Our dataset is from the Chicago Public School Report Card Data from 2011-2012. We’ve used three maps/graphs to visualize the information. It tells a small story of CPS schools, their safety, and the environment.
Below is a map of the Chicago area with the location of each school ploted on the map. The color of the circle shows the safety score of the school, red representing a lower safety score and blue representing a higher safety score. The size of these circles also represents the safety score of each school, the larger the circle, the safer the school. The intention for the map is to show where the safer schools are located.
From this map we see that there is a band of blue schools towards the north curving like from Lake Michigan to the left upwards. The South Side of Chicago has mostly red dots, suggesting the schools near there are less safe.
jake<-read.csv("C:/Users/Kajal/Downloads/Chicago_Public_Schools_-_Progress_Report_Cards__2011-2012_.csv")
jake$Safety.Score<-jake$Safety.Score/10
jake$Color <- rep("green", nrow(jake))
jake$Color[!is.na(jake$Safety.Score)] <- rgb(1-(jake$Safety.Score[!is.na(jake$Safety.Score)]/10),0, jake$Safety.Score[!is.na(jake$Safety.Score)]/10)
m = leaflet(jake) %>%
setView(lng = -87.6298, lat = 41.8781, zoom = 12) %>%
addTiles() %>%
addCircleMarkers(lng= ~Longitude,lat = ~Latitude, radius=~Safety.Score, col=~Color)

--- DATA EXCERPT ---
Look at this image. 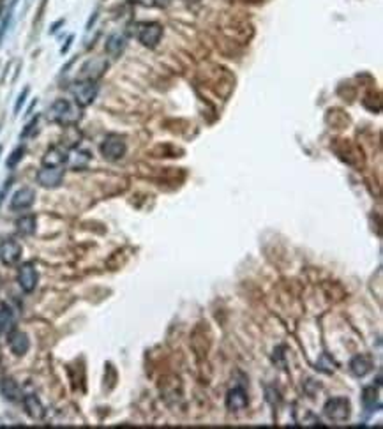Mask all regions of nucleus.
<instances>
[{"label":"nucleus","instance_id":"393cba45","mask_svg":"<svg viewBox=\"0 0 383 429\" xmlns=\"http://www.w3.org/2000/svg\"><path fill=\"white\" fill-rule=\"evenodd\" d=\"M0 152H2V147H0Z\"/></svg>","mask_w":383,"mask_h":429},{"label":"nucleus","instance_id":"2eb2a0df","mask_svg":"<svg viewBox=\"0 0 383 429\" xmlns=\"http://www.w3.org/2000/svg\"><path fill=\"white\" fill-rule=\"evenodd\" d=\"M0 392L9 401H18L22 397V391H19L18 383L13 378H4L0 381Z\"/></svg>","mask_w":383,"mask_h":429},{"label":"nucleus","instance_id":"7ed1b4c3","mask_svg":"<svg viewBox=\"0 0 383 429\" xmlns=\"http://www.w3.org/2000/svg\"><path fill=\"white\" fill-rule=\"evenodd\" d=\"M323 412L332 422H345L352 413V404L346 397H332V399L327 401Z\"/></svg>","mask_w":383,"mask_h":429},{"label":"nucleus","instance_id":"f3484780","mask_svg":"<svg viewBox=\"0 0 383 429\" xmlns=\"http://www.w3.org/2000/svg\"><path fill=\"white\" fill-rule=\"evenodd\" d=\"M35 226H37V221H35V216H23L16 221V230H18L19 235L29 237L35 232Z\"/></svg>","mask_w":383,"mask_h":429},{"label":"nucleus","instance_id":"f8f14e48","mask_svg":"<svg viewBox=\"0 0 383 429\" xmlns=\"http://www.w3.org/2000/svg\"><path fill=\"white\" fill-rule=\"evenodd\" d=\"M67 156H69V152L64 150L62 147H51L43 157V166H62L67 162Z\"/></svg>","mask_w":383,"mask_h":429},{"label":"nucleus","instance_id":"0eeeda50","mask_svg":"<svg viewBox=\"0 0 383 429\" xmlns=\"http://www.w3.org/2000/svg\"><path fill=\"white\" fill-rule=\"evenodd\" d=\"M37 279H39V274H37V270H35L34 263H23L22 267H19L18 284L25 293L34 292L35 286H37Z\"/></svg>","mask_w":383,"mask_h":429},{"label":"nucleus","instance_id":"9d476101","mask_svg":"<svg viewBox=\"0 0 383 429\" xmlns=\"http://www.w3.org/2000/svg\"><path fill=\"white\" fill-rule=\"evenodd\" d=\"M9 348H11V352H13L14 355H18V357L25 355V353L29 352V348H30L29 336H27L25 332H22V331L11 332L9 334Z\"/></svg>","mask_w":383,"mask_h":429},{"label":"nucleus","instance_id":"6e6552de","mask_svg":"<svg viewBox=\"0 0 383 429\" xmlns=\"http://www.w3.org/2000/svg\"><path fill=\"white\" fill-rule=\"evenodd\" d=\"M19 258H22V246L16 240H11L9 238V240H4L0 244V261L4 265L13 267V265L19 261Z\"/></svg>","mask_w":383,"mask_h":429},{"label":"nucleus","instance_id":"aec40b11","mask_svg":"<svg viewBox=\"0 0 383 429\" xmlns=\"http://www.w3.org/2000/svg\"><path fill=\"white\" fill-rule=\"evenodd\" d=\"M23 154H25V147L23 145H19L18 149H14L13 152H11V156L7 157V168H14L16 165H18L19 161H22V157H23Z\"/></svg>","mask_w":383,"mask_h":429},{"label":"nucleus","instance_id":"6ab92c4d","mask_svg":"<svg viewBox=\"0 0 383 429\" xmlns=\"http://www.w3.org/2000/svg\"><path fill=\"white\" fill-rule=\"evenodd\" d=\"M13 323H14L13 311H11V309H7V308L0 309V334H6L7 331H11Z\"/></svg>","mask_w":383,"mask_h":429},{"label":"nucleus","instance_id":"4468645a","mask_svg":"<svg viewBox=\"0 0 383 429\" xmlns=\"http://www.w3.org/2000/svg\"><path fill=\"white\" fill-rule=\"evenodd\" d=\"M124 48H126V37H124V35L113 34L106 39L105 50L108 55H111V57H118V55L124 51Z\"/></svg>","mask_w":383,"mask_h":429},{"label":"nucleus","instance_id":"f257e3e1","mask_svg":"<svg viewBox=\"0 0 383 429\" xmlns=\"http://www.w3.org/2000/svg\"><path fill=\"white\" fill-rule=\"evenodd\" d=\"M48 118L61 126H74L82 118V110L67 99H57L48 110Z\"/></svg>","mask_w":383,"mask_h":429},{"label":"nucleus","instance_id":"4be33fe9","mask_svg":"<svg viewBox=\"0 0 383 429\" xmlns=\"http://www.w3.org/2000/svg\"><path fill=\"white\" fill-rule=\"evenodd\" d=\"M37 120H39V117H35V118H32L30 120V124H27V127L23 129V133H22V138H27L30 134V131L34 129L35 126H37Z\"/></svg>","mask_w":383,"mask_h":429},{"label":"nucleus","instance_id":"b1692460","mask_svg":"<svg viewBox=\"0 0 383 429\" xmlns=\"http://www.w3.org/2000/svg\"><path fill=\"white\" fill-rule=\"evenodd\" d=\"M71 43H73V35H69V39H67V45L62 48V53H66L67 50H69V46H71Z\"/></svg>","mask_w":383,"mask_h":429},{"label":"nucleus","instance_id":"412c9836","mask_svg":"<svg viewBox=\"0 0 383 429\" xmlns=\"http://www.w3.org/2000/svg\"><path fill=\"white\" fill-rule=\"evenodd\" d=\"M27 95H29V89H23V92L19 94L18 101H16V105H14V113H18V111H19V108H22V106H23V103H25Z\"/></svg>","mask_w":383,"mask_h":429},{"label":"nucleus","instance_id":"5701e85b","mask_svg":"<svg viewBox=\"0 0 383 429\" xmlns=\"http://www.w3.org/2000/svg\"><path fill=\"white\" fill-rule=\"evenodd\" d=\"M95 18H97V13H94L92 16H90V19H89V23H87V30H90V29H92V25H94V22H95Z\"/></svg>","mask_w":383,"mask_h":429},{"label":"nucleus","instance_id":"dca6fc26","mask_svg":"<svg viewBox=\"0 0 383 429\" xmlns=\"http://www.w3.org/2000/svg\"><path fill=\"white\" fill-rule=\"evenodd\" d=\"M89 161H90V152H87V150H73V152H69V156H67V162H69V166L73 170L87 168Z\"/></svg>","mask_w":383,"mask_h":429},{"label":"nucleus","instance_id":"a211bd4d","mask_svg":"<svg viewBox=\"0 0 383 429\" xmlns=\"http://www.w3.org/2000/svg\"><path fill=\"white\" fill-rule=\"evenodd\" d=\"M371 367H373V364H371V360L364 355L355 357V359L352 360V364H350V369H352V373L355 376L368 375V373L371 371Z\"/></svg>","mask_w":383,"mask_h":429},{"label":"nucleus","instance_id":"9b49d317","mask_svg":"<svg viewBox=\"0 0 383 429\" xmlns=\"http://www.w3.org/2000/svg\"><path fill=\"white\" fill-rule=\"evenodd\" d=\"M23 406H25V412L27 415L30 417V419L34 420H41L43 417H45V406H43V403L39 401L37 396L34 394H29L23 397Z\"/></svg>","mask_w":383,"mask_h":429},{"label":"nucleus","instance_id":"1a4fd4ad","mask_svg":"<svg viewBox=\"0 0 383 429\" xmlns=\"http://www.w3.org/2000/svg\"><path fill=\"white\" fill-rule=\"evenodd\" d=\"M35 201V191L30 188L18 189L11 198V209L13 210H25L34 205Z\"/></svg>","mask_w":383,"mask_h":429},{"label":"nucleus","instance_id":"423d86ee","mask_svg":"<svg viewBox=\"0 0 383 429\" xmlns=\"http://www.w3.org/2000/svg\"><path fill=\"white\" fill-rule=\"evenodd\" d=\"M64 180V170L61 166H43L37 172V182L43 188H58Z\"/></svg>","mask_w":383,"mask_h":429},{"label":"nucleus","instance_id":"f03ea898","mask_svg":"<svg viewBox=\"0 0 383 429\" xmlns=\"http://www.w3.org/2000/svg\"><path fill=\"white\" fill-rule=\"evenodd\" d=\"M97 92H99V85L95 79L82 78L71 85V94H73L74 103H76L79 108H85V106L92 105Z\"/></svg>","mask_w":383,"mask_h":429},{"label":"nucleus","instance_id":"39448f33","mask_svg":"<svg viewBox=\"0 0 383 429\" xmlns=\"http://www.w3.org/2000/svg\"><path fill=\"white\" fill-rule=\"evenodd\" d=\"M163 27L159 23H142L138 30V41L147 48H155L161 41Z\"/></svg>","mask_w":383,"mask_h":429},{"label":"nucleus","instance_id":"20e7f679","mask_svg":"<svg viewBox=\"0 0 383 429\" xmlns=\"http://www.w3.org/2000/svg\"><path fill=\"white\" fill-rule=\"evenodd\" d=\"M99 150H101L103 157L108 159V161H118V159L124 157V154L127 150L126 140L122 136H118V134H108L103 140Z\"/></svg>","mask_w":383,"mask_h":429},{"label":"nucleus","instance_id":"ddd939ff","mask_svg":"<svg viewBox=\"0 0 383 429\" xmlns=\"http://www.w3.org/2000/svg\"><path fill=\"white\" fill-rule=\"evenodd\" d=\"M247 406V394L242 389H231L228 392V396H226V408L231 412H237V410H242V408Z\"/></svg>","mask_w":383,"mask_h":429}]
</instances>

--- WHAT TO WORK ON ---
Can you rewrite the Chicago school safety write-up from "Our dataset is" to "are less safe.", swapping "safety score" for "safety rating" each time it appears?

--- RESULT BELOW ---
Our dataset is from the Chicago Public School Report Card Data from 2011-2012. We’ve used three maps/graphs to visualize the information. It tells a small story of CPS schools, their safety, and the environment.
Below is a map of the Chicago area with the location of each school ploted on the map. The color of the circle shows the safety rating of the school, red representing a lower safety rating and blue representing a higher safety rating. The size of these circles also represents the safety rating of each school, the larger the circle, the safer the school. The intention for the map is to show where the safer schools are located.
From this map we see that there is a band of blue schools towards the north curving like from Lake Michigan to the left upwards. The South Side of Chicago has mostly red dots, suggesting the schools near there are less safe.